Poor Zsa Zsa. About three weeks ago, I saw her running around the property with a bleeding nose. She always has her nose stuck in the hay barn, so I thought that her nose had been pricked by what can often be sharpish bits of hay. I kept an eye on it but I thought it was getting bigger, growing.

So off she went to the vet who considered it to be an infection. Something lodged in her nose with inflammation in the area. She spent 10 days on canine antibiotics but I saw no change or improvement. The lump wasn’t getting larger but it wasn’t disappearing either.

I spent time researching and concluded that it could be a wart or cutaneous papillomas, which is the result of a virus and a weakened immune system. What can cause a suppressed immune system I wondered? More research. And it seems that the vaccinations that are given to dogs may be linked to canine warts as the dog reacts to the vaccination (called Vaccinosis). Zsa Zsa was vaccinated in April of this year. The virus itself is also quite contagious and can be passed on through pets sharing dog toys, greeting each other and so on. So she could have caught it at doggy day care. Young dogs are susceptible to dog warts due to their immature immune systems and Zsa Zsa is three years old.

The vet told us that if the antibiotics didn’t work, then it would need further investigation.

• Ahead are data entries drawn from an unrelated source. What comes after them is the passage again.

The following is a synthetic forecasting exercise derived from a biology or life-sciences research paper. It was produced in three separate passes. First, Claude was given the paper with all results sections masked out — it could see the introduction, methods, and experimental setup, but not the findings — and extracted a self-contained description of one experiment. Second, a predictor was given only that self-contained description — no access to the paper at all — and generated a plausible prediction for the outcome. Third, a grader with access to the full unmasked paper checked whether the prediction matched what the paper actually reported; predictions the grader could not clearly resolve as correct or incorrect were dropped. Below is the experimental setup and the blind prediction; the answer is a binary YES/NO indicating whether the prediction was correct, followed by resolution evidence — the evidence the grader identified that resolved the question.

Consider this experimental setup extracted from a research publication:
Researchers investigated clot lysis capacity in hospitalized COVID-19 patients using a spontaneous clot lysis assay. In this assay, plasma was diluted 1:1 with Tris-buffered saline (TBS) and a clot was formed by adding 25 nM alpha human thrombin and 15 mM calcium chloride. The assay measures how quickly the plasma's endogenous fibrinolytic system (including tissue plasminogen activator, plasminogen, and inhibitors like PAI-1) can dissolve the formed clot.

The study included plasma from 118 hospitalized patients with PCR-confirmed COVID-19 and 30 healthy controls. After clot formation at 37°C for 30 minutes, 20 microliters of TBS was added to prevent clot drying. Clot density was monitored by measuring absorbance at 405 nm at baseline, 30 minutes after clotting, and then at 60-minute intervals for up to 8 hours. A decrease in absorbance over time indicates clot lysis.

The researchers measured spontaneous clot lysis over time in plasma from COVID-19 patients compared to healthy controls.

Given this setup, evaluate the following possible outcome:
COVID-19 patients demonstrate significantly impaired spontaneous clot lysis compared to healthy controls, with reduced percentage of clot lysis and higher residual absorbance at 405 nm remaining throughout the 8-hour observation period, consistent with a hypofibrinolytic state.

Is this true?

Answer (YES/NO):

I had visions of Zsa Zsa having some sort of biopsy that might only make things worse in the vet’s enthusiasm to diagnose. So I decided to try a combination of natural remedies  – Thuja Oil and boosting Zsa Zsa’s immune system. I dispensed 5 drops into her food (breakfast and dinner) for one week, then dropped this back to once a day in the second week. I also ground up about a tablespoon of golden flaxseed (linseed) and chucked that in her food. Flaxseed contains Omega-3 essential fatty acids, which boosts the immune system. Twice a day, I rubbed Thuja Oil or Vitamin E oil on the spot. I bought Vitamin capsules that you can cut open and get the oil.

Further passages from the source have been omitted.